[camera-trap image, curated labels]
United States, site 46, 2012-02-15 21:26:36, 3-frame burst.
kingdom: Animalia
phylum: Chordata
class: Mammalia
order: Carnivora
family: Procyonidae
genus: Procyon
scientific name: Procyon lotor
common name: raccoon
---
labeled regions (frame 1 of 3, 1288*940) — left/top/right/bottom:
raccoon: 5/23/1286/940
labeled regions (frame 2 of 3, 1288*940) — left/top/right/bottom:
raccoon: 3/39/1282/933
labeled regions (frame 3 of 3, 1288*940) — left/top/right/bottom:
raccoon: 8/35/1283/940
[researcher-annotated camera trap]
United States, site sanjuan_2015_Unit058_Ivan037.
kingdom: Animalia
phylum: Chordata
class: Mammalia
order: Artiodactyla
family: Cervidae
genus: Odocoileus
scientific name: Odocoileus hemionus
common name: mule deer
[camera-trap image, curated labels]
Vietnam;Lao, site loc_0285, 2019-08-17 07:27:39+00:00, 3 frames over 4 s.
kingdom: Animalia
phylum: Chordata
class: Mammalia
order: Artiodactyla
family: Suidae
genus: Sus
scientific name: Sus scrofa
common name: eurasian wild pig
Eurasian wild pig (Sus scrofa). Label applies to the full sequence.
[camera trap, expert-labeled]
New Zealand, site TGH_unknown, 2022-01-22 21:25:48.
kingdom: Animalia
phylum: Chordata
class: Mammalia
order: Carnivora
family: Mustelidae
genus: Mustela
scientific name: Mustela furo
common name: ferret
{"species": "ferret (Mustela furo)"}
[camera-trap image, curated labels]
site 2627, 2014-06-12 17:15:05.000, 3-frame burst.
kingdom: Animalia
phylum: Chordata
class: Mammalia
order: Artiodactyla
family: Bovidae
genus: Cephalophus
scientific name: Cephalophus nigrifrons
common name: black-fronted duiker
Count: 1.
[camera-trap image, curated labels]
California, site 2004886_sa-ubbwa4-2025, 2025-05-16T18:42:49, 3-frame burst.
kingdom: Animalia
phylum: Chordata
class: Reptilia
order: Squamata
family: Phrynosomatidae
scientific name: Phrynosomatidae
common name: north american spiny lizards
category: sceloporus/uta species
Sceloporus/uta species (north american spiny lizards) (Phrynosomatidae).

=====

* [Directions]: Print all the records precisely.

* [Output for this task]:
[camera-trap image, curated labels]
United States, site 46, 2012-02-15 21:26:36, 3-frame burst.
kingdom: Animalia
phylum: Chordata
class: Mammalia
order: Carnivora
family: Procyonidae
genus: Procyon
scientific name: Procyon lotor
common name: raccoon
---
labeled regions (frame 1 of 3, 1288*940) — left/top/right/bottom:
raccoon: 5/23/1286/940
labeled regions (frame 2 of 3, 1288*940) — left/top/right/bottom:
raccoon: 3/39/1282/933
labeled regions (frame 3 of 3, 1288*940) — left/top/right/bottom:
raccoon: 8/35/1283/940
[researcher-annotated camera trap]
United States, site sanjuan_2015_Unit058_Ivan037.
kingdom: Animalia
phylum: Chordata
class: Mammalia
order: Artiodactyla
family: Cervidae
genus: Odocoileus
scientific name: Odocoileus hemionus
common name: mule deer
[camera-trap image, curated labels]
Vietnam;Lao, site loc_0285, 2019-08-17 07:27:39+00:00, 3 frames over 4 s.
kingdom: Animalia
phylum: Chordata
class: Mammalia
order: Artiodactyla
family: Suidae
genus: Sus
scientific name: Sus scrofa
common name: eurasian wild pig
Eurasian wild pig (Sus scrofa). Label applies to the full sequence.
[camera trap, expert-labeled]
New Zealand, site TGH_unknown, 2022-01-22 21:25:48.
kingdom: Animalia
phylum: Chordata
class: Mammalia
order: Carnivora
family: Mustelidae
genus: Mustela
scientific name: Mustela furo
common name: ferret
{"species": "ferret (Mustela furo)"}
[camera-trap image, curated labels]
site 2627, 2014-06-12 17:15:05.000, 3-frame burst.
kingdom: Animalia
phylum: Chordata
class: Mammalia
order: Artiodactyla
family: Bovidae
genus: Cephalophus
scientific name: Cephalophus nigrifrons
common name: black-fronted duiker
Count: 1.
[camera-trap image, curated labels]
California, site 2004886_sa-ubbwa4-2025, 2025-05-16T18:42:49, 3-frame burst.
kingdom: Animalia
phylum: Chordata
class: Reptilia
order: Squamata
family: Phrynosomatidae
scientific name: Phrynosomatidae
common name: north american spiny lizards
category: sceloporus/uta species
Sceloporus/uta species (north american spiny lizards) (Phrynosomatidae).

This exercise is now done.